Bissett, R.J., McLaughlin, J.R. Radon. Chronic Diseases in Canada, 2010; 29(Supplement 1):38-50.
Radon is a radioactive gas that emanates from uranium-bearing soil and porous rock. Although radon is most highly concentrated in areas of high uranium concentration, the presence of trace amounts of uranium in most ground sources means that all humans are exposed to radon to some degree. Radon migrates out of soil and rock into the surrounding air, resulting in accumulation in poorly ventilated or closed areas. Such areas represent the primary environments in which humans are exposed to radioactivity from radon to experience detrimental health effects.

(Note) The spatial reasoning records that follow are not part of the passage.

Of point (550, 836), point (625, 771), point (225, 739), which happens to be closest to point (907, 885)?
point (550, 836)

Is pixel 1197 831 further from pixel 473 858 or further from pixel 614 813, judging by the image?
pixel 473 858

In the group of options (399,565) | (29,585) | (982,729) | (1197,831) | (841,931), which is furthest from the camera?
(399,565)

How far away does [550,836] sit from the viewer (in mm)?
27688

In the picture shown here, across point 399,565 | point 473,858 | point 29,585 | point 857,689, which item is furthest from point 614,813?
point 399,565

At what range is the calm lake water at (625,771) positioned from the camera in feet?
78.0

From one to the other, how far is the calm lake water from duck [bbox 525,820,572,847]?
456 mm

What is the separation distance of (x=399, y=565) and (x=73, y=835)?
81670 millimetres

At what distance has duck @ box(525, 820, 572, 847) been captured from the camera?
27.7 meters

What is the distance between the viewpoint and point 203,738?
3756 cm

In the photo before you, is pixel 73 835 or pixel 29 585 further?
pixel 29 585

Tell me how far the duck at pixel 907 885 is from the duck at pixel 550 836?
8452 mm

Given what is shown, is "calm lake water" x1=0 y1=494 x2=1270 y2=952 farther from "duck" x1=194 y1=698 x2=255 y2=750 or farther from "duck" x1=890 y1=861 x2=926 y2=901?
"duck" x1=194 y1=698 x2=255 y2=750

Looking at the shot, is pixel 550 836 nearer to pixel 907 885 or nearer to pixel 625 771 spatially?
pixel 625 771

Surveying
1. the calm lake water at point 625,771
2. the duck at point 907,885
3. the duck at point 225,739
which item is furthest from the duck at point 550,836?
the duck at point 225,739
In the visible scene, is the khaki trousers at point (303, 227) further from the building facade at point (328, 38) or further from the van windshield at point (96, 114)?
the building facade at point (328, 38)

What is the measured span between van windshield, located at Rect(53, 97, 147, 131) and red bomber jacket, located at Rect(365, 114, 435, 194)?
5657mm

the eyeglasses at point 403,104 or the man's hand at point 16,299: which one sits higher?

There is no convincing evidence that any cancers other than lung cancer are associated with exposure to radon. There is, on the other hand, consistent evidence of a substantially elevated risk of lung cancer among Canadians exposed to radon in certain occupational settings, particularly uranium mining. While the combined evidence for a positive association between residential radon exposure and lung cancer is less compelling, the inherent methodological difficulties in mounting such studies may render it impossible for any single study to detect the relationship more conclusively. The best available evidence to date from pooled analyses indicates a positive, but weak association between residential radon and lung cancer risk.
Residential radon is of critical importance because it is ubiquitous; a small excess risk that may exist in relation to radon exposures encountered in a residential setting translates into the potential for a far greater number of excess cancers in the general population than does exposure of a relatively small number of miners, even though the latter may be exposed to much higher levels of ionizing radiation. Fortunately, a number of techniques are available to homeowners to reduce radon concentrations in their homes.